Problem ->
Return every record verbatim.

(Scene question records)
━━━━
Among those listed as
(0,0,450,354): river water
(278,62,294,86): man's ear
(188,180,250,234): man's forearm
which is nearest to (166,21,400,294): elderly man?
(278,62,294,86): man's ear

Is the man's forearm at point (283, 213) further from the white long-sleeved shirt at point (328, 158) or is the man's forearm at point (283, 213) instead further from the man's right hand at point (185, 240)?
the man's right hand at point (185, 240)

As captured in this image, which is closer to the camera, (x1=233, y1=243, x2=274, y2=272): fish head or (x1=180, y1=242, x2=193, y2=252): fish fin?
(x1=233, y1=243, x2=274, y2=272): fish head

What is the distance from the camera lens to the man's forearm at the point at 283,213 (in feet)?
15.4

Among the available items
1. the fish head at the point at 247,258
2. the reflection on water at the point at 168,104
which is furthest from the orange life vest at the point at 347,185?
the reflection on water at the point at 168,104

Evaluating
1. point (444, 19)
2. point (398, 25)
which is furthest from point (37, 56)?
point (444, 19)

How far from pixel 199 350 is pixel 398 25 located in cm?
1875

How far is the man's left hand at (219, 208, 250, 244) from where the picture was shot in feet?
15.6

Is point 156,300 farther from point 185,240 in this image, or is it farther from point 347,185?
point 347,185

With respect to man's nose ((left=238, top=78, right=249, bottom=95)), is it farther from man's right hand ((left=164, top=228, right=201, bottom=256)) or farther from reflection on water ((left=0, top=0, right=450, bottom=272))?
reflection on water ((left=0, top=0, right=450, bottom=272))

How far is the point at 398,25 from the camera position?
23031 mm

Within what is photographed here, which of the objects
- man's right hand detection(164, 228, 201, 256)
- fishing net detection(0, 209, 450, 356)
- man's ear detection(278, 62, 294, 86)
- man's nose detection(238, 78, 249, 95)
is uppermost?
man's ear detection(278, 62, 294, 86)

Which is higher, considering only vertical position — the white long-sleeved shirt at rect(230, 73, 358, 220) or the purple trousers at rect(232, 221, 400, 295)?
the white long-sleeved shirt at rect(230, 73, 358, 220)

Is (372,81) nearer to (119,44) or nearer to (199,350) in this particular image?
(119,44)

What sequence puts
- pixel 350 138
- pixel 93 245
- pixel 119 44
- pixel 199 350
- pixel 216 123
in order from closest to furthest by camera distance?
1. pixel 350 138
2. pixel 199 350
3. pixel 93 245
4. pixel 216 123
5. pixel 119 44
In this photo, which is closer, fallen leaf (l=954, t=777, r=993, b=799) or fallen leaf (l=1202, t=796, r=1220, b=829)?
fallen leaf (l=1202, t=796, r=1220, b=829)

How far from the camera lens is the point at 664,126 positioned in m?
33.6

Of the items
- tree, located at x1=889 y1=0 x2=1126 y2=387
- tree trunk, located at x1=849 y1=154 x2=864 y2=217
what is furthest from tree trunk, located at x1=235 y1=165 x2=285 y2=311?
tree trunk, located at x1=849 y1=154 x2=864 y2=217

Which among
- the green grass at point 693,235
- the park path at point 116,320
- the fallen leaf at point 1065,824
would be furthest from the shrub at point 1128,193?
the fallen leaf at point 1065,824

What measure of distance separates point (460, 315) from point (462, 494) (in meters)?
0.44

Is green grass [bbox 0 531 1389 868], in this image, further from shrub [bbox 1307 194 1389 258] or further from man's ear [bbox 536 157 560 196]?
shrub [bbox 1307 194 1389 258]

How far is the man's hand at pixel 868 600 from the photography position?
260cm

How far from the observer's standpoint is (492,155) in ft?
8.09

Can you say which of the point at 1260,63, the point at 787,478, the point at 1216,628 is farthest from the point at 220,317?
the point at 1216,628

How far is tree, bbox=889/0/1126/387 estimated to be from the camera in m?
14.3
━━━━
In response ->
Among those listed as
(0,0,450,354): river water
(278,62,294,86): man's ear
(188,180,250,234): man's forearm
which is nearest to (166,21,400,294): elderly man?
(278,62,294,86): man's ear

Is the man's forearm at point (283, 213) further from the white long-sleeved shirt at point (328, 158) or is the man's forearm at point (283, 213) instead further from the man's right hand at point (185, 240)?
the man's right hand at point (185, 240)

As captured in this image, which is closer to the camera, (x1=233, y1=243, x2=274, y2=272): fish head or (x1=180, y1=242, x2=193, y2=252): fish fin?
(x1=233, y1=243, x2=274, y2=272): fish head

What is the distance from the camera lens to the man's forearm at the point at 283,213 (in feet)?
15.4

Among the available items
1. the fish head at the point at 247,258
2. the reflection on water at the point at 168,104
which is furthest from the orange life vest at the point at 347,185?
the reflection on water at the point at 168,104

Evaluating
1. point (444, 19)
2. point (398, 25)
which is furthest from point (37, 56)?
point (444, 19)

How far from pixel 199 350 is pixel 398 25 located in cm?
1875

How far is the man's left hand at (219, 208, 250, 244) from where the picture was shot in feet?
15.6

Is point 156,300 farther from point 185,240 in this image, or is it farther from point 347,185?
point 347,185

With respect to man's nose ((left=238, top=78, right=249, bottom=95)), is it farther from man's right hand ((left=164, top=228, right=201, bottom=256)) or farther from reflection on water ((left=0, top=0, right=450, bottom=272))?
reflection on water ((left=0, top=0, right=450, bottom=272))

How far is the point at 398,25 from the camera position?
23031 mm

Within what is photographed here, which of the objects
- man's right hand detection(164, 228, 201, 256)
- fishing net detection(0, 209, 450, 356)
- man's ear detection(278, 62, 294, 86)
- man's nose detection(238, 78, 249, 95)
is uppermost?
man's ear detection(278, 62, 294, 86)

Which is higher, considering only vertical position — the white long-sleeved shirt at rect(230, 73, 358, 220) or the purple trousers at rect(232, 221, 400, 295)?
the white long-sleeved shirt at rect(230, 73, 358, 220)

Is (372,81) nearer to (119,44) or nearer to (199,350) in this particular image?
(119,44)

What sequence puts
- pixel 350 138
- pixel 93 245
- pixel 119 44
- pixel 199 350
- pixel 216 123
in order from closest to furthest by camera distance?
1. pixel 350 138
2. pixel 199 350
3. pixel 93 245
4. pixel 216 123
5. pixel 119 44
In this photo, which is closer, fallen leaf (l=954, t=777, r=993, b=799) or fallen leaf (l=1202, t=796, r=1220, b=829)?
fallen leaf (l=1202, t=796, r=1220, b=829)

How far from the camera lens is the point at 664,126 positioned in m?
33.6

Of the items
- tree, located at x1=889 y1=0 x2=1126 y2=387
- tree trunk, located at x1=849 y1=154 x2=864 y2=217
what is furthest from tree trunk, located at x1=235 y1=165 x2=285 y2=311?
tree trunk, located at x1=849 y1=154 x2=864 y2=217

Which among
- the green grass at point 693,235
- the park path at point 116,320
- the fallen leaf at point 1065,824
would be furthest from the shrub at point 1128,193?
the fallen leaf at point 1065,824

What measure of distance separates point (460, 315) from point (462, 494) (in meters)?
0.44

Is green grass [bbox 0 531 1389 868], in this image, further from shrub [bbox 1307 194 1389 258] or further from man's ear [bbox 536 157 560 196]?
shrub [bbox 1307 194 1389 258]

How far is the man's hand at pixel 868 600 from the photography position?
260cm

How far from the observer's standpoint is (492,155) in ft?
8.09

Can you say which of the point at 1260,63, the point at 787,478, the point at 1216,628 is farthest from the point at 220,317?
the point at 1216,628

How far is tree, bbox=889/0/1126/387 estimated to be from the camera in m?
14.3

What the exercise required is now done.